The Creativity Movement’s enemies are the fear mongers, Chappell said, and for 14 years -- as long as he has been a racial loyalist -- only federal informants have tried to incite violence. Most groups are focused on growth, recruitment, adhere to strict legal means and ideals such as creating white enclaves.

“Should people fear us? No, they shouldn’t, but the should definitely fear for their children’s safety, not from us, but from the society they have created.”

Only non-whites, or non-racists, should fear them.
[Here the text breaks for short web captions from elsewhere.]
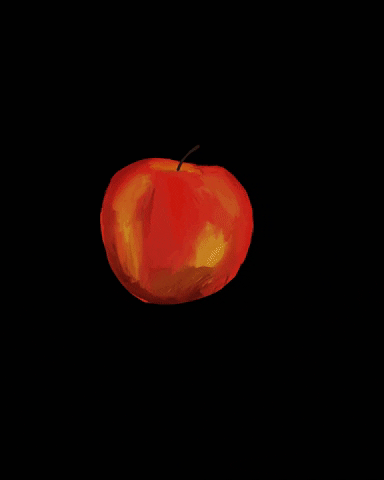 This is An Apple Animated Gif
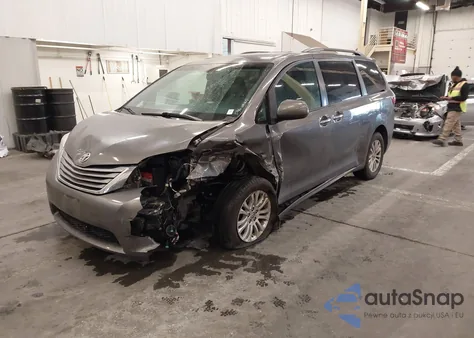 2017 Toyota Sienna Xle 8 Passenger из США, поврежденный, VIN 5TDYZ3DC4HS853900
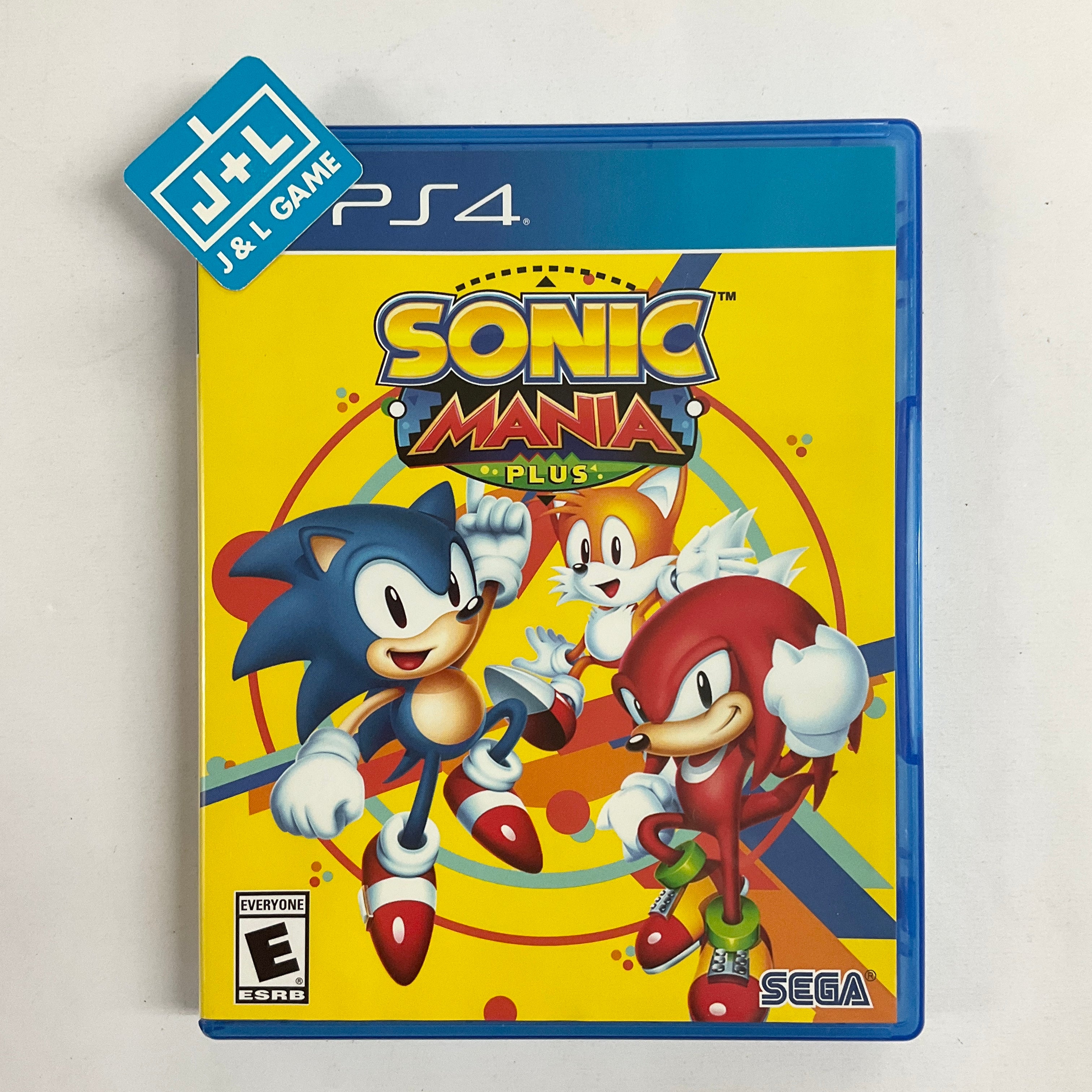 Sonic Mania Plus - (PS4) PlayStation 4 [Pre-Owned] Video Games SEGA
“You can only push a man so much until he begins to swing back. Even the atrocities of Adolf Hitler were petty in comparison to America's allies at the time -- Stalin and Mao Zedong of China. Stalin killed 40 million Ukrainians and and Mao killed 90 million Chinese. As far as people using the actions of Hitler and the KKK to justify anti fascist actions, I would say unless they want to see atrocities on a greater scale than Stalin and Mao Zedong, they might want to find a better way to take action. Eventually people are going to snap, and it won’t be pretty.”

In the meantime, white supremacist projects like Pioneer Little Europe and other white enclave endeavors are trying to expand in North Dakota.

“I prefer a quieter approach,” Chappell said, referring to Cobb’s two attempts in North Dakota. Nazis also helped hurt the cause at that time, he said. “There is no need for so much attention. The economy is good and can attract people with lots of small towns and relatively cheap land. Jews believe in racial loyalty and help each other succeed, so they rise in society easier. That’s something whites should do as well.

“It’s a successful business model. Why not?”

Days after the Nazi salute to Trump, which was performed in public, in the nation’s capital, Dan Rather, former reporter for CBS 60 Minutes and the current president of News and Guts, issued a statement.

“Now is a time when none of us can afford to remain seated or silent. We must all stand up to be counted. History will demand to know which side were you on. This is not a question of politics or party or even policy. This is a question about the very fundamentals of our beautiful experiment in a pluralistic democracy ruled by law.”